------ RECORDS SUPPLIED

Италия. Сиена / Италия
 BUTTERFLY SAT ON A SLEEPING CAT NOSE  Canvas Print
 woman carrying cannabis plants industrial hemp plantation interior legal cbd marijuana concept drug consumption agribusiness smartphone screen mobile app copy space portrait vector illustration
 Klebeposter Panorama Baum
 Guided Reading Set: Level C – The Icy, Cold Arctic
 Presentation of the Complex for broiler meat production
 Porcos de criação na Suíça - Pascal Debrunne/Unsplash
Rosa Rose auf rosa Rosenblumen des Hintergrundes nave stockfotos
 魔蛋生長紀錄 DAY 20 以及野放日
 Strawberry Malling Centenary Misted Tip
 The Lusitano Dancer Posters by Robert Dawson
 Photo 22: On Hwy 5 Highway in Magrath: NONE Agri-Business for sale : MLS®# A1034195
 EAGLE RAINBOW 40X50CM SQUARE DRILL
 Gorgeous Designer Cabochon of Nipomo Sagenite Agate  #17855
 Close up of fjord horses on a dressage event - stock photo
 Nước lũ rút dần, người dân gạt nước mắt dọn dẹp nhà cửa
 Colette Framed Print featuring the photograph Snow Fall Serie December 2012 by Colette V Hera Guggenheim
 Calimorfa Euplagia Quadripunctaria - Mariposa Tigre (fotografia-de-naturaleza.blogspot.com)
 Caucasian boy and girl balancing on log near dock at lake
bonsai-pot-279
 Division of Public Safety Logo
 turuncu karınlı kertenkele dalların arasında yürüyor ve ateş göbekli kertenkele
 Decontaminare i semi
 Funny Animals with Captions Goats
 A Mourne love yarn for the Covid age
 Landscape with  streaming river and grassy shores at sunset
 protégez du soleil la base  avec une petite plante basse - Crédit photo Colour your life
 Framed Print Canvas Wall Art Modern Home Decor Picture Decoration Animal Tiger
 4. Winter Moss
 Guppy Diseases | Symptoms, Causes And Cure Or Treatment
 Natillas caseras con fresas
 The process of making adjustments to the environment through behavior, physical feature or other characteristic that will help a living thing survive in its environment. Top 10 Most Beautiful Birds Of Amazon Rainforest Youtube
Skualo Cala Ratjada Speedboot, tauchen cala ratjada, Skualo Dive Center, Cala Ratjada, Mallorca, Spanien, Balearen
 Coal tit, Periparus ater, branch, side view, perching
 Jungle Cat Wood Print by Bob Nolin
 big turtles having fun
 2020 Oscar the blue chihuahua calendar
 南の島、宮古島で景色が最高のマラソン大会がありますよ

------------

WORK TASK: Exactly as they stand above, retype all of the records.

RESULT OF THIS EXERCISE:
Италия. Сиена / Италия
 BUTTERFLY SAT ON A SLEEPING CAT NOSE  Canvas Print
 woman carrying cannabis plants industrial hemp plantation interior legal cbd marijuana concept drug consumption agribusiness smartphone screen mobile app copy space portrait vector illustration
 Klebeposter Panorama Baum
 Guided Reading Set: Level C – The Icy, Cold Arctic
 Presentation of the Complex for broiler meat production
 Porcos de criação na Suíça - Pascal Debrunne/Unsplash
Rosa Rose auf rosa Rosenblumen des Hintergrundes nave stockfotos
 魔蛋生長紀錄 DAY 20 以及野放日
 Strawberry Malling Centenary Misted Tip
 The Lusitano Dancer Posters by Robert Dawson
 Photo 22: On Hwy 5 Highway in Magrath: NONE Agri-Business for sale : MLS®# A1034195
 EAGLE RAINBOW 40X50CM SQUARE DRILL
 Gorgeous Designer Cabochon of Nipomo Sagenite Agate  #17855
 Close up of fjord horses on a dressage event - stock photo
 Nước lũ rút dần, người dân gạt nước mắt dọn dẹp nhà cửa
 Colette Framed Print featuring the photograph Snow Fall Serie December 2012 by Colette V Hera Guggenheim
 Calimorfa Euplagia Quadripunctaria - Mariposa Tigre (fotografia-de-naturaleza.blogspot.com)
 Caucasian boy and girl balancing on log near dock at lake
bonsai-pot-279
 Division of Public Safety Logo
 turuncu karınlı kertenkele dalların arasında yürüyor ve ateş göbekli kertenkele
 Decontaminare i semi
 Funny Animals with Captions Goats
 A Mourne love yarn for the Covid age
 Landscape with  streaming river and grassy shores at sunset
 protégez du soleil la base  avec une petite plante basse - Crédit photo Colour your life
 Framed Print Canvas Wall Art Modern Home Decor Picture Decoration Animal Tiger
 4. Winter Moss
 Guppy Diseases | Symptoms, Causes And Cure Or Treatment
 Natillas caseras con fresas
 The process of making adjustments to the environment through behavior, physical feature or other characteristic that will help a living thing survive in its environment. Top 10 Most Beautiful Birds Of Amazon Rainforest Youtube
Skualo Cala Ratjada Speedboot, tauchen cala ratjada, Skualo Dive Center, Cala Ratjada, Mallorca, Spanien, Balearen
 Coal tit, Periparus ater, branch, side view, perching
 Jungle Cat Wood Print by Bob Nolin
 big turtles having fun
 2020 Oscar the blue chihuahua calendar
 南の島、宮古島で景色が最高のマラソン大会がありますよ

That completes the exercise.